Problema planteado 1
Cambia "boulder" por "large stone" en las entradas que empiezan en la línea que contiene "In order from closest to furthest, arrange" y terminan al final de las entradas, y escríbelas de nuevo sin alterar nada más.

LA NACION

La única calesita porteña que funciona en el patio de una casa

Luis Rodríguez, un calesitero apasionado, la instaló en 1965 dentro de su vivienda de Liniers; hoy, en manos de su ahijado, abre todos los fines de semana

- Pablo Mascareño

“Puedes imaginar que vuelas, puedes imaginar que galopas”. La leyenda de la Asociación Argentina de Calesitero­s y Afines es toda una declaració­n de principios. Acaso esa máxima sea la piedra basal que guio a Luis Rodríguez a lo largo de décadas. Don Luis, como lo llamaban todos, no fue un calesitero más. Hizo de su oficio una forma de vida. Ofrendó su vida a esa fantasía giratoria de caballos, avioncitos y autitos multicolor­es. Dio todo por los niños. Quizá porque nunca se casó ni tuvo hijos, allí, en su amada calesita, encontraba la razón de su existir.

Vivió 93 años y tal fue su pasión por su calesita que no dudó en montarla sobre el propio jardín de su casa en Liniers, justo en el límite con Villa Luro. Allí, en la esquina de Ramón Falcón y Miralla, aún da vueltas desafiando el paso del tiempo gracias al entusiasmo heredado por José Luis Rodríguez, ahijado de don Luis.

Datos extraídos
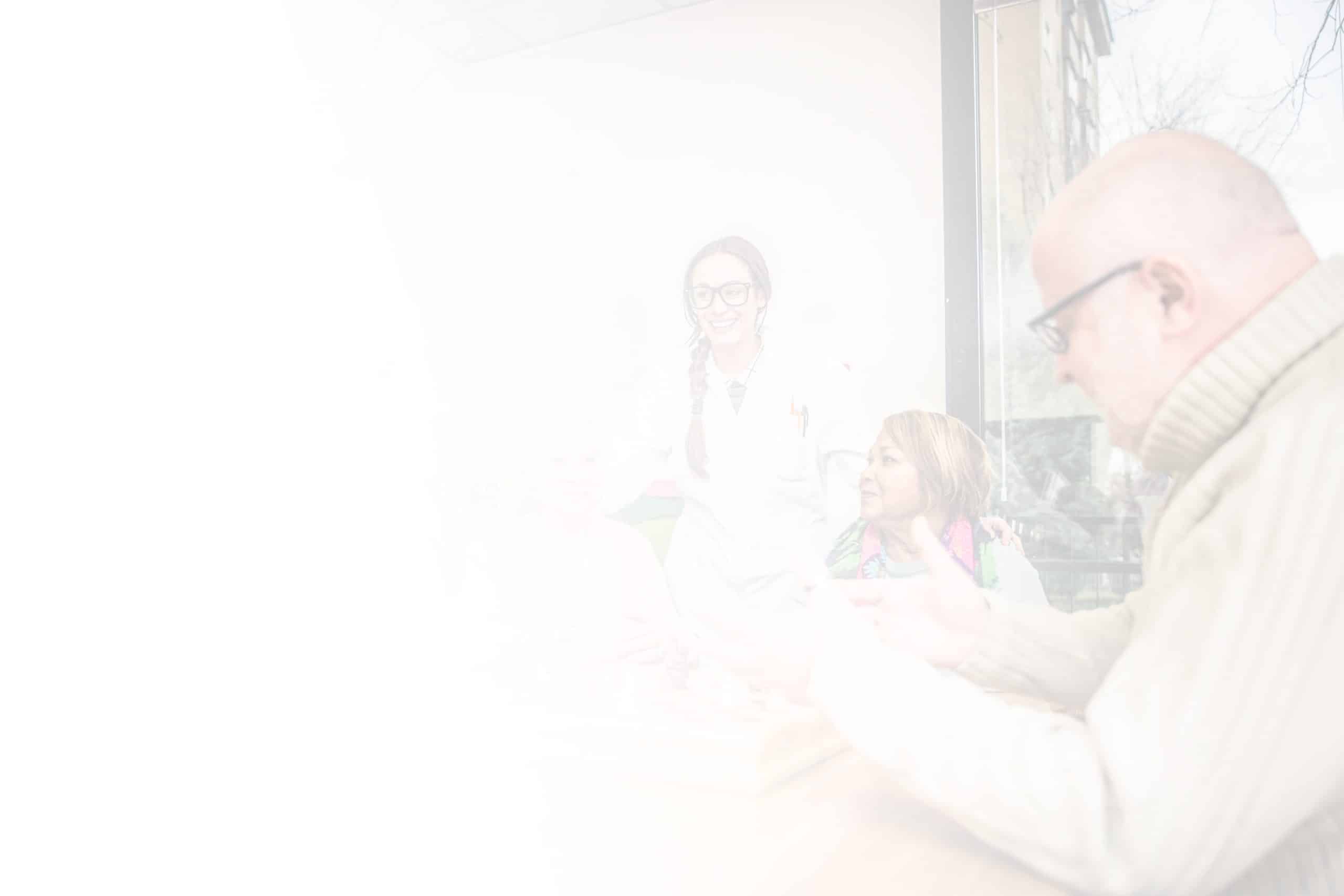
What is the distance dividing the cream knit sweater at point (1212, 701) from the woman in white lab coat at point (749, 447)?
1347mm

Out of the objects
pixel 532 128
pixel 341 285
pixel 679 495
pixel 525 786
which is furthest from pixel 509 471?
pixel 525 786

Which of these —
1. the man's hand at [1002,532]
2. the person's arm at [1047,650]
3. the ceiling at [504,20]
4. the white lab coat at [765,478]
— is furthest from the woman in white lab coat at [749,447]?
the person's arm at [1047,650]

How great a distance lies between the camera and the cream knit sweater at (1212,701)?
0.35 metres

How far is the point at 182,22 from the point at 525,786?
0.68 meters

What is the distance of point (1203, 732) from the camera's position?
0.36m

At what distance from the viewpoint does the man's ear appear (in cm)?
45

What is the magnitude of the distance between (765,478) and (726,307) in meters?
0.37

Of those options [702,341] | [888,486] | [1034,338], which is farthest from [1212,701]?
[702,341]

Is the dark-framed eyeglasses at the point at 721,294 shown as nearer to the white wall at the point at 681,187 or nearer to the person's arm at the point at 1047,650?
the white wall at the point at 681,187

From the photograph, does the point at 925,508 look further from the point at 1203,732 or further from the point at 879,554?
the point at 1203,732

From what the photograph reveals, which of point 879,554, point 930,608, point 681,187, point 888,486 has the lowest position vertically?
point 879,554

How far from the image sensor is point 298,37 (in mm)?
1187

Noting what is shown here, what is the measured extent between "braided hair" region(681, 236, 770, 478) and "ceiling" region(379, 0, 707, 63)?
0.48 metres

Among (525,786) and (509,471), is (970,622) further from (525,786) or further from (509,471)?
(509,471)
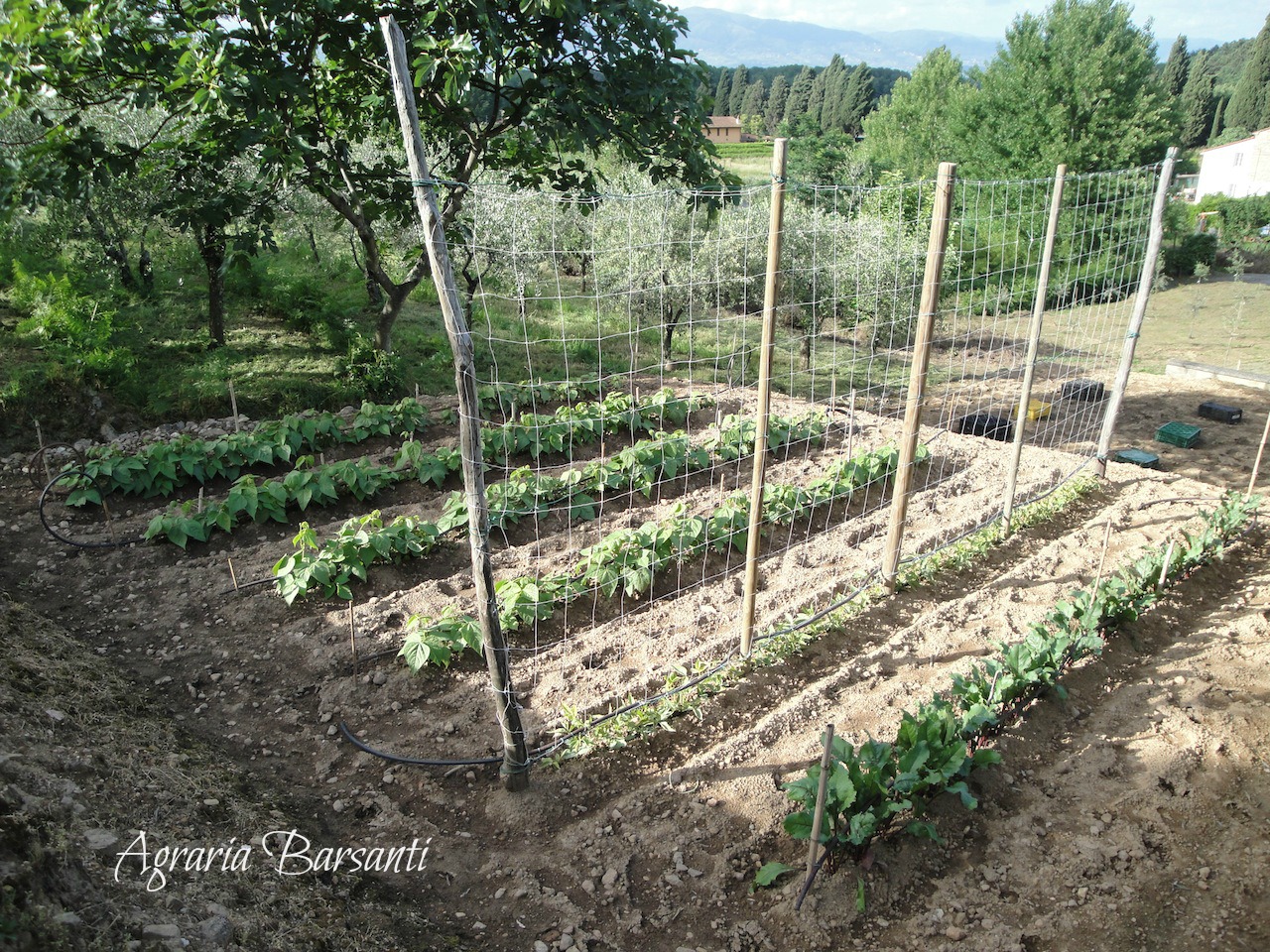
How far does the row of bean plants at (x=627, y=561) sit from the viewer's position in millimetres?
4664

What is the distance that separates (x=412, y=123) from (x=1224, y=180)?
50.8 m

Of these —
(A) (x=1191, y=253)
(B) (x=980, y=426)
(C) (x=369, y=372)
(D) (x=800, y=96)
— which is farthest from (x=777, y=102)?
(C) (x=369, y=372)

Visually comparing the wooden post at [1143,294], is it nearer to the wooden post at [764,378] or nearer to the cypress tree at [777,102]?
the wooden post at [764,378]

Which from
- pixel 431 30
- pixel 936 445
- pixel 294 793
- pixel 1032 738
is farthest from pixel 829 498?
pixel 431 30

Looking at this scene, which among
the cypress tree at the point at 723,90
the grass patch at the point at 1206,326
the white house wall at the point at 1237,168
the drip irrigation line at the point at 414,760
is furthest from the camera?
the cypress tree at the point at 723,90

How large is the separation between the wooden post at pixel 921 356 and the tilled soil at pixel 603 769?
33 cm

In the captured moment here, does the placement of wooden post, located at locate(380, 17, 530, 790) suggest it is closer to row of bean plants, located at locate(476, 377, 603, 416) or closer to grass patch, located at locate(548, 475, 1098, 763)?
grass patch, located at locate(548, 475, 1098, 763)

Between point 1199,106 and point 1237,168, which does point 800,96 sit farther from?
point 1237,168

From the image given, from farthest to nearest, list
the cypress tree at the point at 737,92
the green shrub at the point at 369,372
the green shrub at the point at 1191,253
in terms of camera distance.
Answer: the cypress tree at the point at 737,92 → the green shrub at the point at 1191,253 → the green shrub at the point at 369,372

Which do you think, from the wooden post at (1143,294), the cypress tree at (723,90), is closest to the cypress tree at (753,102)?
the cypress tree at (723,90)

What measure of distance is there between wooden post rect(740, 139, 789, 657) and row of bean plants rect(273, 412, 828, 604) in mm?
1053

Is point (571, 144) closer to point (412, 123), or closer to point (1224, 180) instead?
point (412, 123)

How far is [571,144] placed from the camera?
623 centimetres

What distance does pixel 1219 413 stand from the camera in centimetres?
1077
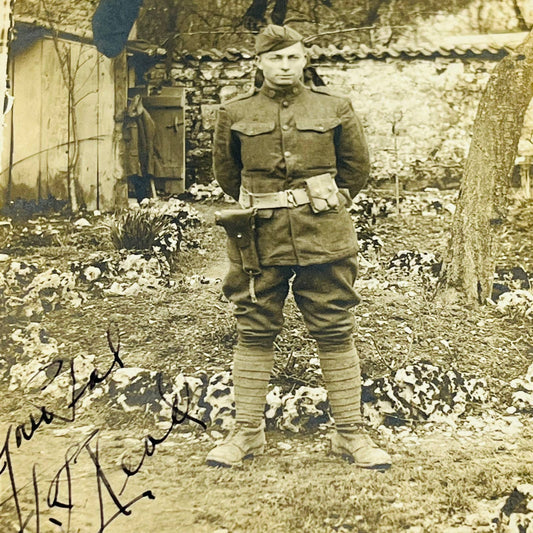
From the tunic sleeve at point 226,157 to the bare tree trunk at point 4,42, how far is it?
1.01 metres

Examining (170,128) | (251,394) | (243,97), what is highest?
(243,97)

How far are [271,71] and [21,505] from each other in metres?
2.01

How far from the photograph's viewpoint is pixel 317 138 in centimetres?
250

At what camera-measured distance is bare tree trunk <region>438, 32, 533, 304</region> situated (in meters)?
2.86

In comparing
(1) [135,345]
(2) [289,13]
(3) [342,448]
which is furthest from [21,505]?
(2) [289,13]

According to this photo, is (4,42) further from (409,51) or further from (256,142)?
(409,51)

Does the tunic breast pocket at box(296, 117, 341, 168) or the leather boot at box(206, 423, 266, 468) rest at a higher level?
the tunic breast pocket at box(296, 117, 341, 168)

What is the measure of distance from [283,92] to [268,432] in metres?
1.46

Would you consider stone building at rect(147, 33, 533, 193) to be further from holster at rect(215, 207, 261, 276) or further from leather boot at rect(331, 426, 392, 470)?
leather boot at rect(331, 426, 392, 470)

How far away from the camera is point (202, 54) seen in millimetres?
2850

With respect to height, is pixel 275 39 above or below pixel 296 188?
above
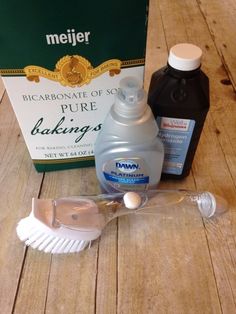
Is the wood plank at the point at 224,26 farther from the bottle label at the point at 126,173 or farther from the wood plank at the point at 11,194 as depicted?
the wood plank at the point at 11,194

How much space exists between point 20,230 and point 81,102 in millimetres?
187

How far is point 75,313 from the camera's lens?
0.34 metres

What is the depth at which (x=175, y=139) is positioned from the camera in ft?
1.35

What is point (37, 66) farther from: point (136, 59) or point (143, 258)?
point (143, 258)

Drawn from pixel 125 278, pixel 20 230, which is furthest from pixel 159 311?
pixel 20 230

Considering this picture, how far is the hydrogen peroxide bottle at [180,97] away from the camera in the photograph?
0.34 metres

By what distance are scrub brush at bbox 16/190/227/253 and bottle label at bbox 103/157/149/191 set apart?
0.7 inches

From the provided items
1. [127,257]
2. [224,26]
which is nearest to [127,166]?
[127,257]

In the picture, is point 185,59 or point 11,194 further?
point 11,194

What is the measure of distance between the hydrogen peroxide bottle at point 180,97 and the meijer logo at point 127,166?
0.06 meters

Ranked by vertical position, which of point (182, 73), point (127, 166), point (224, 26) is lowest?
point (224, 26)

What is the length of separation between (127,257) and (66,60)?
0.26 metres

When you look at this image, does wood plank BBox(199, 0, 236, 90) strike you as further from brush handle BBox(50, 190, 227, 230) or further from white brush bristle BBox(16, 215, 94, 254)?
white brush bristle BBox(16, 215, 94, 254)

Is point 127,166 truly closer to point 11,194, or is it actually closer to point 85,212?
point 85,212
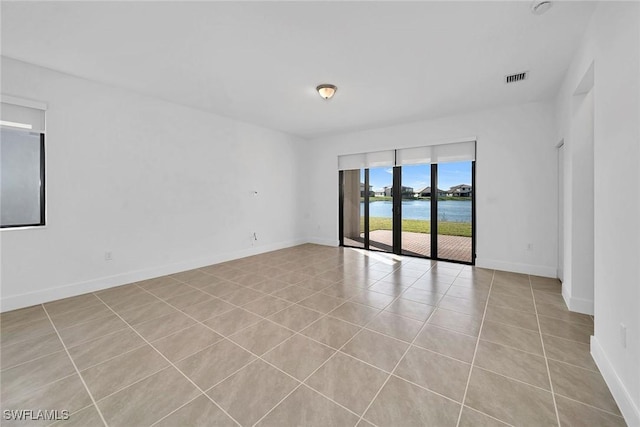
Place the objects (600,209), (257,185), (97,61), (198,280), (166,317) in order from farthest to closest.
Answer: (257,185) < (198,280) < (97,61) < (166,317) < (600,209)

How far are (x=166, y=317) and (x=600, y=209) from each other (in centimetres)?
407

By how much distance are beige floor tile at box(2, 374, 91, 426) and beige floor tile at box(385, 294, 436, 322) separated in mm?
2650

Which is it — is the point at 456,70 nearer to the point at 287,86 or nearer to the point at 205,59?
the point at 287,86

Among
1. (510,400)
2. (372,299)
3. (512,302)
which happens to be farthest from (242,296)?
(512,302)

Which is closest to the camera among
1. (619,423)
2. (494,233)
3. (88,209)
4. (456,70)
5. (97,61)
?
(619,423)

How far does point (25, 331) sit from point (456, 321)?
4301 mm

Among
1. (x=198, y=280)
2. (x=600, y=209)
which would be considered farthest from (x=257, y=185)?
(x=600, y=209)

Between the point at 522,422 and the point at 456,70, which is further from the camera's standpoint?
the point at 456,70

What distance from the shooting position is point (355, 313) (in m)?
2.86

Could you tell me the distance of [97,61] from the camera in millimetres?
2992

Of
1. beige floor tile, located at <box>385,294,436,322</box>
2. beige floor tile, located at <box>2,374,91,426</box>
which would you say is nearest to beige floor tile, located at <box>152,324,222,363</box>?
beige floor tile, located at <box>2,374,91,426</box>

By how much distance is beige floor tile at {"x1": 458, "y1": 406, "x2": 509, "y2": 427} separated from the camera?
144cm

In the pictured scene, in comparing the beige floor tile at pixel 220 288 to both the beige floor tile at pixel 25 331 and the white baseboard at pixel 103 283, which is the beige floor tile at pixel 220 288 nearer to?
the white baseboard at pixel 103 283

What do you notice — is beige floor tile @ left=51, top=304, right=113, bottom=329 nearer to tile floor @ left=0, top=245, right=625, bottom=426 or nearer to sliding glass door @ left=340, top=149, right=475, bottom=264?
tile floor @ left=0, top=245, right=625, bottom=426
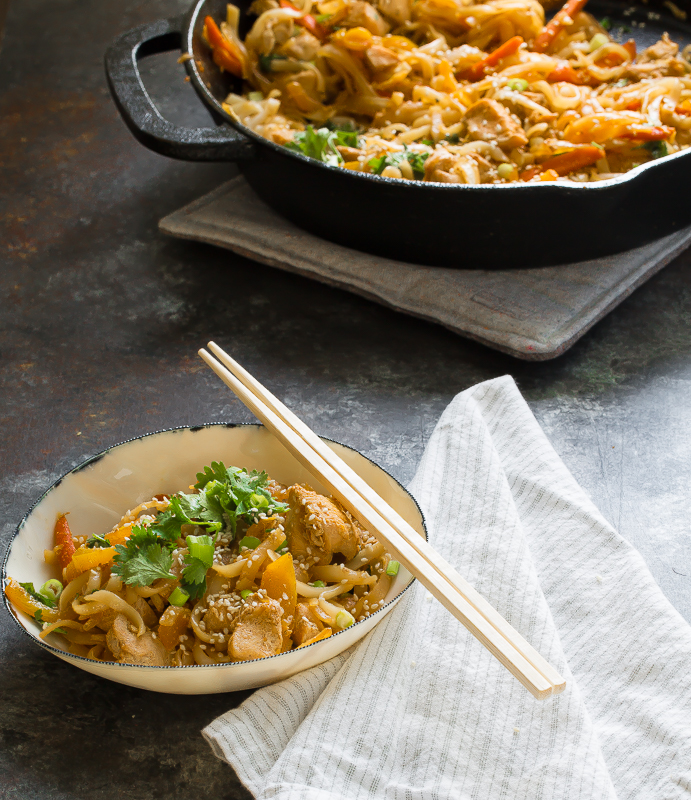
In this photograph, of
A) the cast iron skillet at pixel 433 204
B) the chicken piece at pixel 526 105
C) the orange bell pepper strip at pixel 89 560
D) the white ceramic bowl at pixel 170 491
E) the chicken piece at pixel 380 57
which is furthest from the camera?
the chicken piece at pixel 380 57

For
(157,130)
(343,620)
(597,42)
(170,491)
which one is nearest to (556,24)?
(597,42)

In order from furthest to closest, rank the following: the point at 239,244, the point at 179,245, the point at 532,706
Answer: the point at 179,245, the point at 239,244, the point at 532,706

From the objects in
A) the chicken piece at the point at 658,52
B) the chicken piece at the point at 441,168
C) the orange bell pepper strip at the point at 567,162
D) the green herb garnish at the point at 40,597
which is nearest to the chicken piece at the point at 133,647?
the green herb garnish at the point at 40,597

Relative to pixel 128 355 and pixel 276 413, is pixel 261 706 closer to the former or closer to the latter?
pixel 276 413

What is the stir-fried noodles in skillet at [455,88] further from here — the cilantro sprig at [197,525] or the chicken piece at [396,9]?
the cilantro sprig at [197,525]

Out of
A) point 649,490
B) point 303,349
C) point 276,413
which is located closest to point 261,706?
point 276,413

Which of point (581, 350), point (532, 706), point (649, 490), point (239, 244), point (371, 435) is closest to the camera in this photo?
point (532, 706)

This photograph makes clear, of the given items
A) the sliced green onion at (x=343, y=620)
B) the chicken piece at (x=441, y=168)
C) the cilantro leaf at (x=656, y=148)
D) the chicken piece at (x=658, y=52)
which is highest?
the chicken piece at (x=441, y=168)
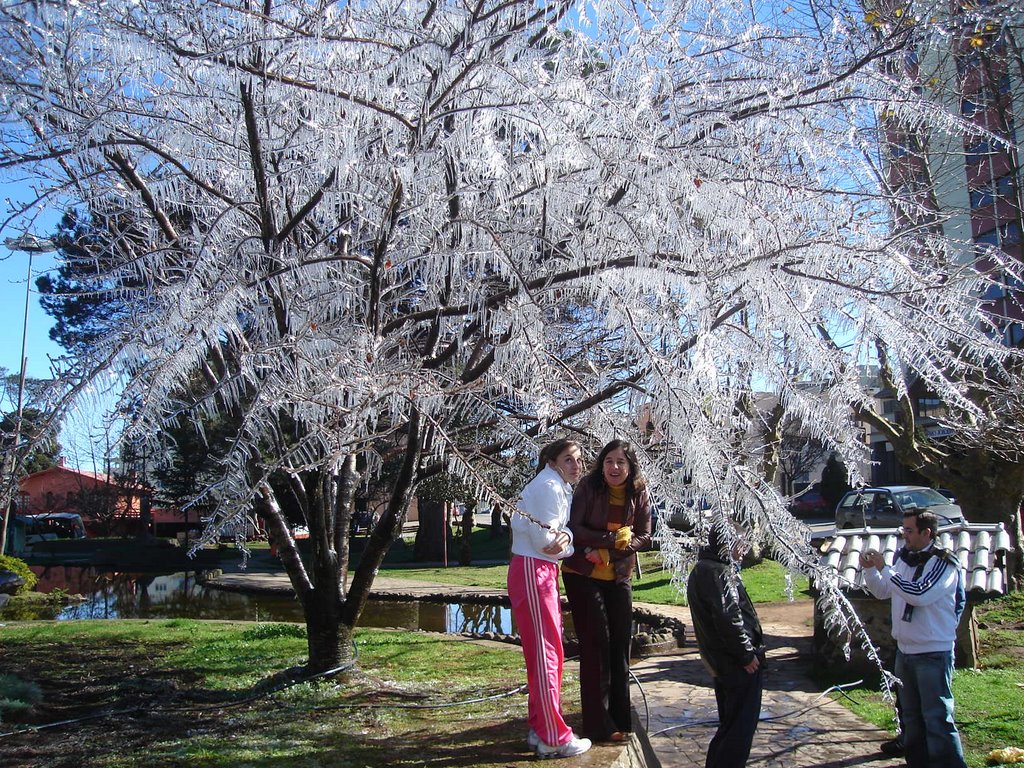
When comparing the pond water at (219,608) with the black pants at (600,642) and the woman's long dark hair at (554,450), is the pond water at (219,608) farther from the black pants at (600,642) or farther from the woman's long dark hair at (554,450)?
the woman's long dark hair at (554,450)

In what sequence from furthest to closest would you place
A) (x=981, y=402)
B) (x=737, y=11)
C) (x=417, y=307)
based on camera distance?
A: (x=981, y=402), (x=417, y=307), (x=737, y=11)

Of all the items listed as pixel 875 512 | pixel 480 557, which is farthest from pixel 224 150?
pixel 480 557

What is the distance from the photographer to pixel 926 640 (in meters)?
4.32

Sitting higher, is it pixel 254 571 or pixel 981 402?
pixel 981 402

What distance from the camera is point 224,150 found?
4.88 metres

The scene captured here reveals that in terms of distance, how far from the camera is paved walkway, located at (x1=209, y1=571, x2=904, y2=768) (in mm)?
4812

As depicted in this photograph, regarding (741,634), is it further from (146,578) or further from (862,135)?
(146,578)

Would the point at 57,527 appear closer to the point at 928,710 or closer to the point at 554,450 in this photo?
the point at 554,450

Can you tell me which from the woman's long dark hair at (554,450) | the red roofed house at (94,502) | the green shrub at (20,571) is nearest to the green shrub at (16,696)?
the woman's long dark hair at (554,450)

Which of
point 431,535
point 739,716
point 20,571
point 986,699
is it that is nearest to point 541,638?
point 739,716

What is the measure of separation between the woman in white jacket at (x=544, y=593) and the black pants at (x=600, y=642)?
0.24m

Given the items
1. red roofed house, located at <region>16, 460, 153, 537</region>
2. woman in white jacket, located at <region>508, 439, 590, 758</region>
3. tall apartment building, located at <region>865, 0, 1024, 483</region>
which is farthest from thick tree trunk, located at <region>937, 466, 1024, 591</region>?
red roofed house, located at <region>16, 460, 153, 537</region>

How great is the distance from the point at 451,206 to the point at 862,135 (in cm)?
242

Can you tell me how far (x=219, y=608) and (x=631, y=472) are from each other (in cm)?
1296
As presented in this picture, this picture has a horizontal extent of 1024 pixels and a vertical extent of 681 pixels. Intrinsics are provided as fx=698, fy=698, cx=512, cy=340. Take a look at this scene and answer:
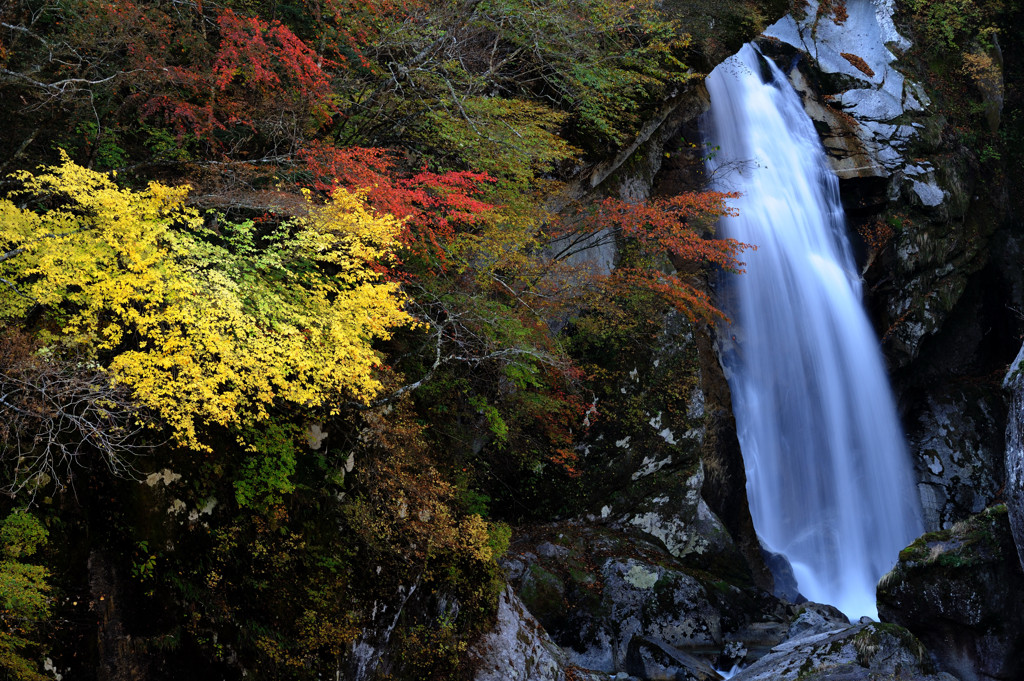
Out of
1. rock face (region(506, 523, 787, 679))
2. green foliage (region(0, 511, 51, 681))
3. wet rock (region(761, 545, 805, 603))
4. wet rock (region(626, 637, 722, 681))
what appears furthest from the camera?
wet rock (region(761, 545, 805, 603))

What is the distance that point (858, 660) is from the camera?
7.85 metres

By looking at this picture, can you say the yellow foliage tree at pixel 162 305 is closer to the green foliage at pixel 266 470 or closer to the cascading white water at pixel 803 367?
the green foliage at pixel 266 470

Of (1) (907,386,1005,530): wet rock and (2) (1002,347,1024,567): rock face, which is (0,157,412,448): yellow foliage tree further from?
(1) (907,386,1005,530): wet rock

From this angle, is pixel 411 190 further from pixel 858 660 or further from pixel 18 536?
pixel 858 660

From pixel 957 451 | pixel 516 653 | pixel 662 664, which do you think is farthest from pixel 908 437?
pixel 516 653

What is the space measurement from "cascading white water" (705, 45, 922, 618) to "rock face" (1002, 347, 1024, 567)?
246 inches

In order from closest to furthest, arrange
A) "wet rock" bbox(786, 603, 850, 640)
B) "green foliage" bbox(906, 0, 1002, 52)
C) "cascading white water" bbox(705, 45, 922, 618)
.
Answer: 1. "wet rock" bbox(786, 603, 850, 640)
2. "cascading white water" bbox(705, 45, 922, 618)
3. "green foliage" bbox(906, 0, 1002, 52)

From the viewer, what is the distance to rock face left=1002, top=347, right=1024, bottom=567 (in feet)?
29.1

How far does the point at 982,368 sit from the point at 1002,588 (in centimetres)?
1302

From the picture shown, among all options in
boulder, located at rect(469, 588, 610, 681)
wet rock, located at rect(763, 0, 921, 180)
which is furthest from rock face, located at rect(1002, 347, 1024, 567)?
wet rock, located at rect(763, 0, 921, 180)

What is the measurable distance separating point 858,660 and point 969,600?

Problema planteado 2
Retoma el artículo sobre la calesita de Liniers a partir de su última oración.

Respuesta escrita 1
In order from closest to furthest, arrange
A) "wet rock" bbox(786, 603, 850, 640)
B) "green foliage" bbox(906, 0, 1002, 52)
C) "cascading white water" bbox(705, 45, 922, 618)
.
Answer: 1. "wet rock" bbox(786, 603, 850, 640)
2. "cascading white water" bbox(705, 45, 922, 618)
3. "green foliage" bbox(906, 0, 1002, 52)

From the viewer, what is the distance to rock face left=1002, top=347, right=1024, bottom=567 (in feet)?
29.1

How far does the point at 982,368 sit from the point at 1002,588 (in centimetres)?
1302

From the picture shown, among all options in
large stone, located at rect(469, 588, 610, 681)
wet rock, located at rect(763, 0, 921, 180)
which is furthest from rock face, located at rect(1002, 347, 1024, 567)?
wet rock, located at rect(763, 0, 921, 180)

What is the measurable distance separating point 858,660 and point 969,600?

Respuesta escrita 2
“Lo mejor de este trabajo es ver felices a los chicos. A esta calesita ahora llegan abuelos y bisabuelos que venían cuando eran niños. Por acá pasaron cuatro generacion­es”, explica Rodríguez, quien de lunes a viernes se dedica a otros menesteres, pero espera ansioso el fin de semana para levantar la lona verde y hacer girar la maquinaria.

Don Luis Rodríguez nació un 4 de noviembre. Es por esa razón que en esa fecha se celebra el Día del Calesitero. Falleció el 28 de junio de 2013, víctima de una neumonía. Hasta poco antes de morir, estuvo allí, firme. “Abría de lunes a lunes, aunque no hubiese nadie. Se ponía a charlar con los vecinos que pasaban por la puerta o a hacer el mantenimie­nto de la calesita. Le gustaba que estuviese impecable. Jamás lo vi de mal humor ni enojado. Siempre sonriente. Cuando llegaban los chicos, se volvía loco”, explica su ahijado.

¿Quién no soñó con quedarse por siempre allí adentro? Día y noche. Don Luis lo logró. Vivió con la calesita dentro de su casa. Aunque no siempre fue así. “La calesita original la compró usada el padre de don Luis en 1920. O sea que esta calesita tiene casi 100 años”, confirma su actual propietari­o.

Cuando aún vivía el padre de don Luis, salían de gira por las kermeses de los pueblos. Iban seguido a 25 de Mayo y Saladillo. Desarmaban la calesita y la subían al tren. “Con los años, tuvo algunas modificaci­ones. De hecho, el techo original era de lona y no de chapa, como el actual. Estuvo en Floresta, frente a la estación. Y también en la avenida Álvarez Jonte y Baigorria. Pero una vez le robaron la lona, así que decidió llevársela a su casa para tener mayor seguridad.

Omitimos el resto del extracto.